Un grand actionnaire comme BlackRock, qui détient des parts importantes dans la plupart des grandes sociétés cotées, ne sera-t-il pas plus écouté?

Il y a bien sûr le rapport de force, mais si la discussion est perçue comme menaçante par le plus petit ou le plus faible, elle est difficile. Cela dit, je salue le retournement opéré par Larry Fink (ndlr: président et CEO de BlackRock) en faveur de la finance durable.

Syz AM a été distingué par Hirschel & Krame RIBI (10e meilleur gérant suisse ESG). Mais il existe tellement de classements... Comment informer objectivement les investisseurs?

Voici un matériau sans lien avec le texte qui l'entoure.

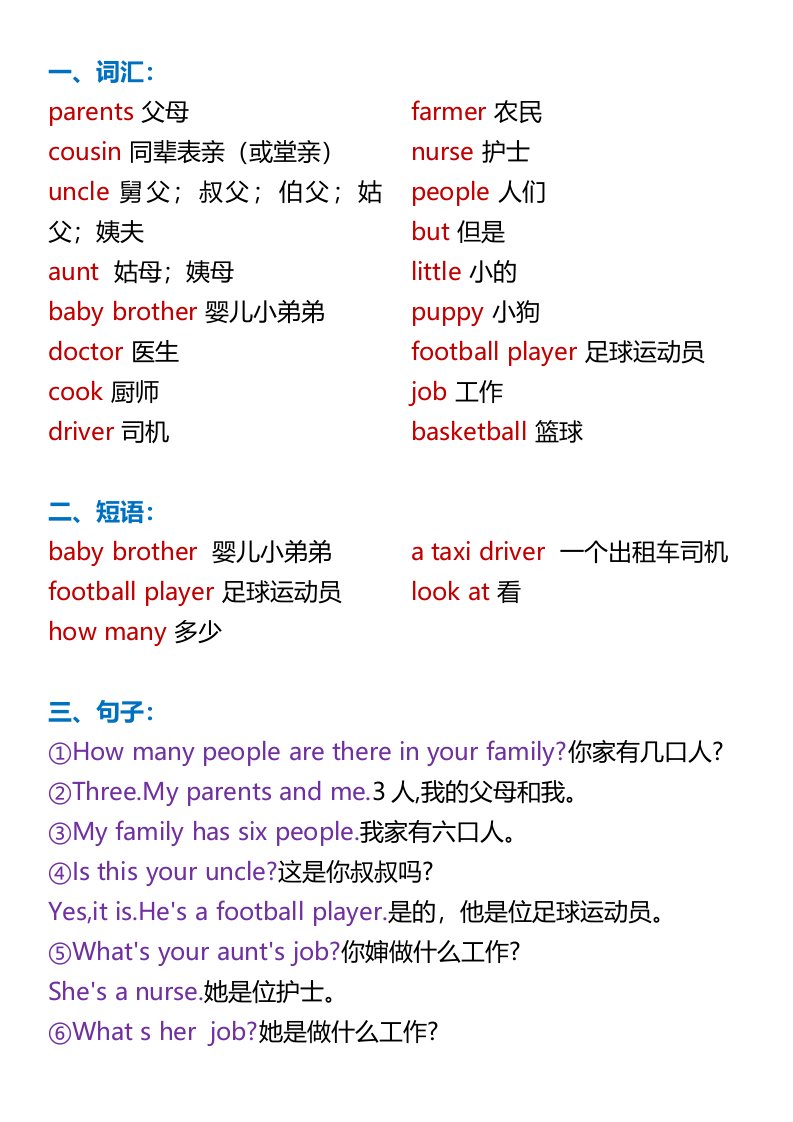 一、词汇：

parents 父母
cousin 同辈表亲（或堂亲）
uncle 舅父；叔父；伯父；姑父；姨夫
aunt 姑母；姨母
baby brother 婴儿小弟弟
doctor 医生
cook 厨师
driver 司机

farmer 农民
nurse 护士
people 人们
but 但是
little 小的
puppy 小狗
football player 足球运动员
job 工作
basketball 篮球

二、短语：

baby brother 婴儿小弟弟
football player 足球运动员
how many 多少

a taxi driver 一个出租车司机
look at 看

三、句子：

①How many people are there in your family?你家有几口人?
②Three.My parents and me.3 人,我的父母和我。
③My family has six people.我家有六口人。
④Is this your uncle?这是你叔叔吗?
Yes,it is.He's a football player.是的，他是位足球运动员。
⑤What's your aunt's job?你婶做什么工作?
She's a nurse.她是位护士。
⑥What s her job?她是做什么工作?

Nous n’avons pas postulé ni payé pour figurer dans ce classement. Le danger serait de gérer en fonction des critères des classements plutôt que de réellement agir. C’est la raison pour laquelle nous développons l’investissement d’impact. Ce n’est pas de la bienfaisance. Nous souhaitons soutenir de vrais projets industriels qui produisent un impact ESG positif.

Le groupe Syz en 6 dates

1996 Création de la banque Syz et des fonds Oyster par Eric Syz, Alfredo Piacentini et Paolo Luban. 2005 Les actifs sous gestion dépassent les 15 milliards de francs. 2014 Paolo Luban et Alfredo Piacentini quittent le groupe. 2015 Syz acquiert Royal Bank of Canada (Suisse). 2018 Lancement de Syz Capital, spécialisé dans les investissements privés. 2020 Cession des fonds Oyster à iM Global Partners.